§ **Written task**: Write out every one of the rows below verbatim, line by line, without changing any character.

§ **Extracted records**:
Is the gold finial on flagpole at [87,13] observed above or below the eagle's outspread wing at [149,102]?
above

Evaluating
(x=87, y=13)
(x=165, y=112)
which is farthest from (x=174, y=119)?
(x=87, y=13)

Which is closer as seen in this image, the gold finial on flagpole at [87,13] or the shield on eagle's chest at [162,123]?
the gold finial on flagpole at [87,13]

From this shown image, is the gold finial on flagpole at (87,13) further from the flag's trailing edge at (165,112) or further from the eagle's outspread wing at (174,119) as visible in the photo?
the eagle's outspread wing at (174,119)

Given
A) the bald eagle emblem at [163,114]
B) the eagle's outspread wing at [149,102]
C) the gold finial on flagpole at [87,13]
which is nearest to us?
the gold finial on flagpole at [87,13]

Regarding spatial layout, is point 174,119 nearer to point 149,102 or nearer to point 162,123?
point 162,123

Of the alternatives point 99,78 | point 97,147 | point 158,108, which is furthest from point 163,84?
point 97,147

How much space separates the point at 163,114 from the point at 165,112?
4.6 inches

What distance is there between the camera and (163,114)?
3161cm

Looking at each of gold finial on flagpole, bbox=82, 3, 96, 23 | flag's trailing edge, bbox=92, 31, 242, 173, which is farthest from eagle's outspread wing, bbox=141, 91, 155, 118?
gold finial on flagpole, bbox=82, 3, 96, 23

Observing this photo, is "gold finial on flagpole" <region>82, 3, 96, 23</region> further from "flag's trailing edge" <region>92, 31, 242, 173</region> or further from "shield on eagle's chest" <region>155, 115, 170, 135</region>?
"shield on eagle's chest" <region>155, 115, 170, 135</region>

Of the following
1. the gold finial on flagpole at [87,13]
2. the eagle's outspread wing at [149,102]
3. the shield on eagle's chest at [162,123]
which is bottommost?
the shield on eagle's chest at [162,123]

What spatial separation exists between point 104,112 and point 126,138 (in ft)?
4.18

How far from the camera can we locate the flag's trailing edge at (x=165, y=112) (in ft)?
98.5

§ **Result below**:
Is the gold finial on flagpole at [87,13] observed above or below the eagle's outspread wing at [149,102]?
above

Evaluating
(x=87, y=13)
(x=165, y=112)
which is farthest from (x=174, y=119)?
(x=87, y=13)

Which is closer as seen in this image, the gold finial on flagpole at [87,13] or the shield on eagle's chest at [162,123]?
the gold finial on flagpole at [87,13]

From this shown image, is the gold finial on flagpole at (87,13) further from the flag's trailing edge at (165,112) or further from the eagle's outspread wing at (174,119) as visible in the photo?
the eagle's outspread wing at (174,119)

Given
A) the bald eagle emblem at [163,114]
B) the eagle's outspread wing at [149,102]
C) the gold finial on flagpole at [87,13]
which is nearest to us?
the gold finial on flagpole at [87,13]

Regarding spatial layout, is point 174,119 nearer to point 149,102 or nearer to point 162,123?
point 162,123

Of the alternatives point 99,78 | point 97,147 | point 158,108, which is furthest from point 163,84?
point 97,147

How much space separates the point at 163,114 from the point at 165,112?
4.6 inches

What distance is there between the camera and (163,114)?
3161cm

Looking at each of gold finial on flagpole, bbox=82, 3, 96, 23 | flag's trailing edge, bbox=92, 31, 242, 173, which is farthest from eagle's outspread wing, bbox=141, 91, 155, 118?
gold finial on flagpole, bbox=82, 3, 96, 23

Observing this photo, is "gold finial on flagpole" <region>82, 3, 96, 23</region> further from "flag's trailing edge" <region>92, 31, 242, 173</region> or further from "shield on eagle's chest" <region>155, 115, 170, 135</region>?
"shield on eagle's chest" <region>155, 115, 170, 135</region>

Of the following
1. the gold finial on flagpole at [87,13]
2. the eagle's outspread wing at [149,102]
3. the shield on eagle's chest at [162,123]
which is bottommost?
the shield on eagle's chest at [162,123]

What spatial separation exists between point 104,112 and point 126,138 (in ft)?
4.18

How far from the camera can we locate the flag's trailing edge at (x=165, y=112) (in ft)?
98.5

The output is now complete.